-- TEXT BLOCK --
Why parents are stressed out by their own smartphones

22 Oct, 2016

Parents searching for elusive work-life balance may see smartphones and tablets as a way to escape the office in time to be home for dinner each night, but these gadgets can also be a huge distraction and source of stress, a recent study suggests. When researchers asked a group of parents to slow down and answer detailed questions about how and when they use mobile technology, people revealed a lot of internal conflict about how the devices are changing their lives.
"Every time a new technology is introduced, it disrupts things a little, so in many ways this is no different from the anxieties that families and our culture felt with the introduction of the TV or telephone," said lead study author Dr Jenny Radesky, a pediatrics researcher at the University of Michigan's C.S. Mott Children's Hospital in Ann Arbor. "What is different is the rate of adoption and saturation of our households with mobile technology compared to these older technologies (eg, it took the iPad 80 days to reach 50 million global users, compared to 14 years for televisions) - so we have less time to reach a new homeostasis with each of them," Radesky said by email.
As smartphones and tablets blur the lines between work, home and social lives, parents are struggling to balance it all and this may be causing internal tension, conflicts and negative interactions with kids, Radesky and her co-authors note in the Journal of Developmental and Behavioural Pediatrics. To explore how parents feel about these gadgets, researchers conducted in-depth interviews with 35 caregivers, including mothers, fathers and grandmothers. On the one hand, many of the participants credited the devices with allowing them to spend more hours at home with their young children. But on the flipside, they felt pressure to stay constantly plugged in and responsive to emails from work even during playtime with kids or risk being perceived as "bad employees."
"It's the fear of being irrelevant within your professional career," one father in the survey said. The more work popped up on those tiny screens, the more parents paid attention to devices instead of their children, many participants said. Then, the more kids acted up to get their parent's attention, the more parents tended to snap at them.

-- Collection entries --
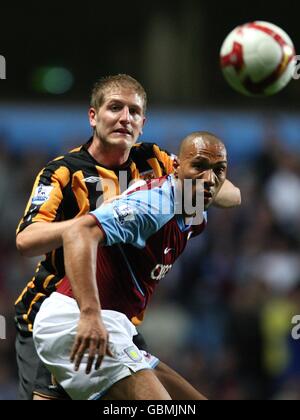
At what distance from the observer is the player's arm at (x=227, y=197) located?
6.34m

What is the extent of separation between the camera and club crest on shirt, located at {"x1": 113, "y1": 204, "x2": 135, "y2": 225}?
509 cm

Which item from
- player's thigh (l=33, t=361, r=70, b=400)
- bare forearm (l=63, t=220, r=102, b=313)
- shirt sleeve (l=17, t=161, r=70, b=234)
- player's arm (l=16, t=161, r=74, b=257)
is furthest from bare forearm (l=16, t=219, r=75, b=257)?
player's thigh (l=33, t=361, r=70, b=400)

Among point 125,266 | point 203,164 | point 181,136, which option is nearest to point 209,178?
point 203,164

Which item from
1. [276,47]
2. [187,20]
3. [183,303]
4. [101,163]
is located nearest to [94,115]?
[101,163]

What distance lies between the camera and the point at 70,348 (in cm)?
527

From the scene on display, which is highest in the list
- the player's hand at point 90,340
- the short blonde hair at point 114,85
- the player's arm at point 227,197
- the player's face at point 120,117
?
the short blonde hair at point 114,85

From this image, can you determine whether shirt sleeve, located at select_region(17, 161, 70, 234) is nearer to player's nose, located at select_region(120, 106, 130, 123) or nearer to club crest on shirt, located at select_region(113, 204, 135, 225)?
player's nose, located at select_region(120, 106, 130, 123)

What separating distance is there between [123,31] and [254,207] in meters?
4.39

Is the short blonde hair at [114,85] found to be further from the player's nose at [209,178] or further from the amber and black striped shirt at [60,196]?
the player's nose at [209,178]

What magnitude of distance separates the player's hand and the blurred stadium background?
17.4 feet

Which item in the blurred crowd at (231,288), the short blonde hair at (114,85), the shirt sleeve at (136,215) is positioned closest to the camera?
the shirt sleeve at (136,215)

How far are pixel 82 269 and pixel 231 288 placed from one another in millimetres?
6354

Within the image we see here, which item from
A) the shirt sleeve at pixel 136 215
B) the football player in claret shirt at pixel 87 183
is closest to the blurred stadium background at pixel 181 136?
the football player in claret shirt at pixel 87 183

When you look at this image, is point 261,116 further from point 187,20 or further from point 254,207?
point 187,20
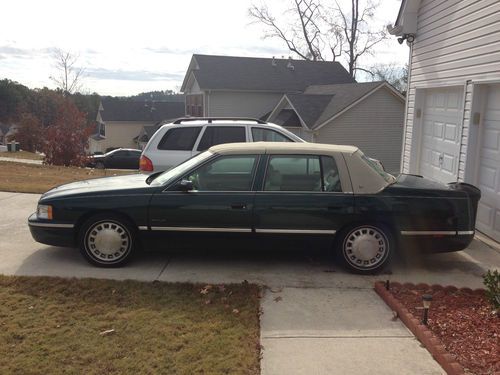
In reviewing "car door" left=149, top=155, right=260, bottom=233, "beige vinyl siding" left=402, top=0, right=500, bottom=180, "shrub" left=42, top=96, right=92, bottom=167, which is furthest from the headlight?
"shrub" left=42, top=96, right=92, bottom=167

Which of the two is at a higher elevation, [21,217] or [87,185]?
[87,185]

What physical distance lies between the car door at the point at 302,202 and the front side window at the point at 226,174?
0.20 meters

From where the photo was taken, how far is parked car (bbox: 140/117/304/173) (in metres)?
8.26

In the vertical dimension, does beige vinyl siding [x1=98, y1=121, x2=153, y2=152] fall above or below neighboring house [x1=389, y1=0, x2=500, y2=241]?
below

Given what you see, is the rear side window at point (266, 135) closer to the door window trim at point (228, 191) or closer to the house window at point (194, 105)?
the door window trim at point (228, 191)

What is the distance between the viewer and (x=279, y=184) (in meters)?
5.49

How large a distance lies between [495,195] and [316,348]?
465cm

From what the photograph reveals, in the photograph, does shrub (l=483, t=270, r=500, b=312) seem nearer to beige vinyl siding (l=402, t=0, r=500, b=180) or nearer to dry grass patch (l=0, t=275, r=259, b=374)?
dry grass patch (l=0, t=275, r=259, b=374)

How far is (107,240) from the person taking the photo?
5.49 metres

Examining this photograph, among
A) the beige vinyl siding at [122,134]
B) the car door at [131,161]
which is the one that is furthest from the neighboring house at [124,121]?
the car door at [131,161]

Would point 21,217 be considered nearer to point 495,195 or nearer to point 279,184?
point 279,184

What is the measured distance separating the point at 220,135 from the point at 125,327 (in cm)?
507

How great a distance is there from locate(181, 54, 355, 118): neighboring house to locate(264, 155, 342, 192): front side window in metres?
25.7

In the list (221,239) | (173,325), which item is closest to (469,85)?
(221,239)
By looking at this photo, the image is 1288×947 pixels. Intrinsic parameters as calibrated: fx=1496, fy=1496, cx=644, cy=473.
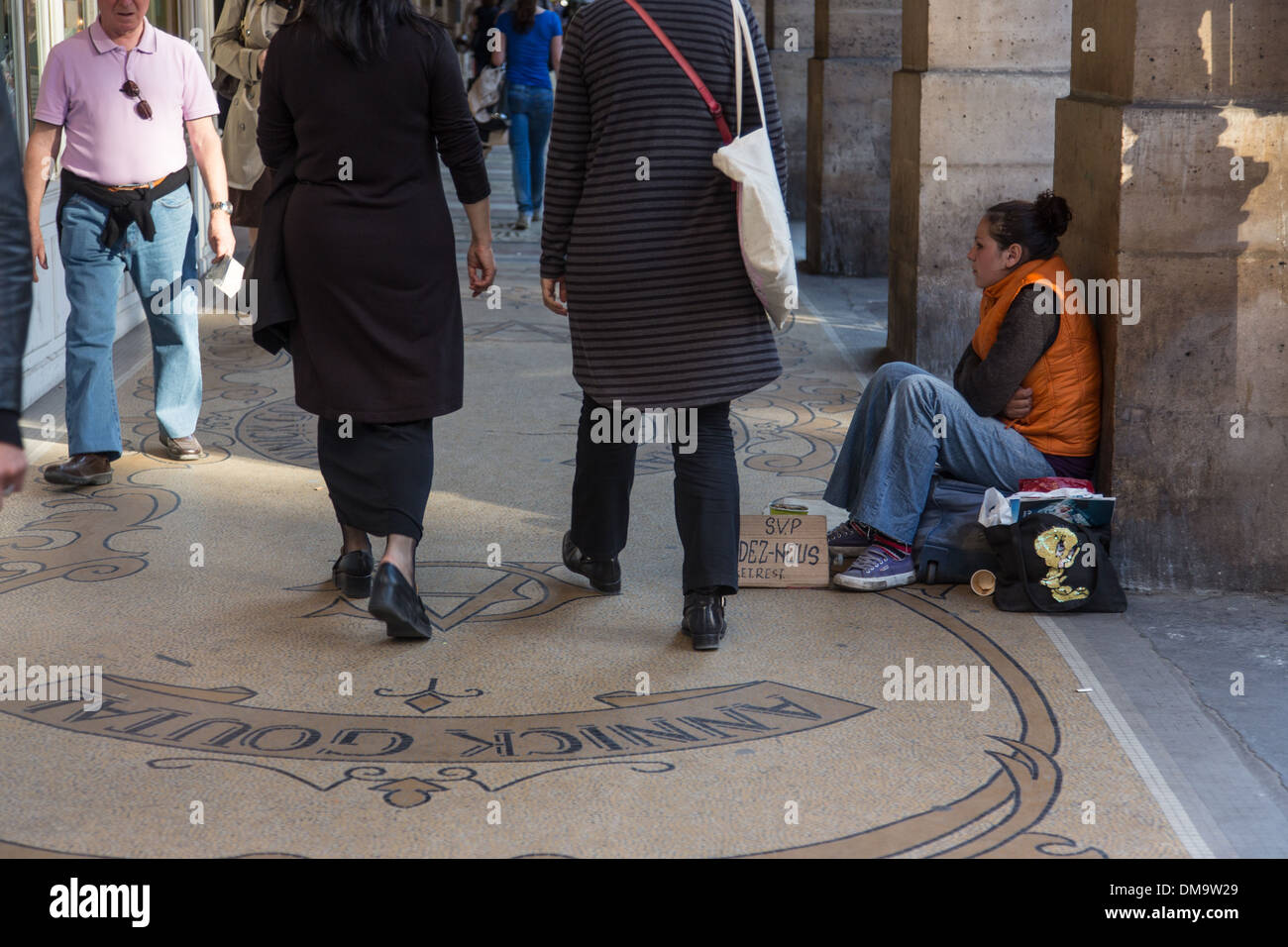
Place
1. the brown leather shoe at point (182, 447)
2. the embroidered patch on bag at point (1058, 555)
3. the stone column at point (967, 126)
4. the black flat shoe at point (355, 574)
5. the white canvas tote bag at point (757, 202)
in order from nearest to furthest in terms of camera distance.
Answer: the white canvas tote bag at point (757, 202), the embroidered patch on bag at point (1058, 555), the black flat shoe at point (355, 574), the brown leather shoe at point (182, 447), the stone column at point (967, 126)

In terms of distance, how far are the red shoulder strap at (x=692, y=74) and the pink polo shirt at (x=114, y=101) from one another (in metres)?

-- EXERCISE 1 --
Answer these questions using the article about parents and smartphones:
(a) How many caregivers took part in the in-depth interviews?
(b) How long did it take the iPad to reach 50 million global users?
(c) In which journal did the researchers publish their findings?
-- EXERCISE 2 --
Please carry on the article about parents and smartphones, picking up after its final sentence.

-- TASK RESULT 1 --
(a) 35
(b) 80 days
(c) The Journal of Developmental and Behavioural Pediatrics

-- TASK RESULT 2 --
Sometimes, though, these devices can also provide a much-needed break, whether it's a little time for video games or catching up with friends on social media. "It is my escape, but I'm not sure it's the healthiest escape, so I have conflict around that," one mother in the study said.
The trouble is that parents can't focus well on work or children when they're trying to do both at once, said Larry Rosen, professor emeritus at California State University, Dominguez Hills.
"Younger generations believe that they can multitask with anything and that is simply not true," Rosen, who wasn't involved in the study, said by email. "What they rapidly discover is that they cannot do two tasks together as well as each separately, and, in fact, it adds another layer of stress to their already stressed lives raising children," Rosen added.
Even when bringing work home on a tablet or phone seems impossible to avoid, there's still plenty parents can do to minimise stress for everyone in the household. One thing that helps is creating device-free time, whether it's a ban on technology during dinner or before bed or right after everyone gets home for the day, Radesky said. There are also apps that can track how much time parents spend on their tiny screens to help pinpoint opportunities to cut back.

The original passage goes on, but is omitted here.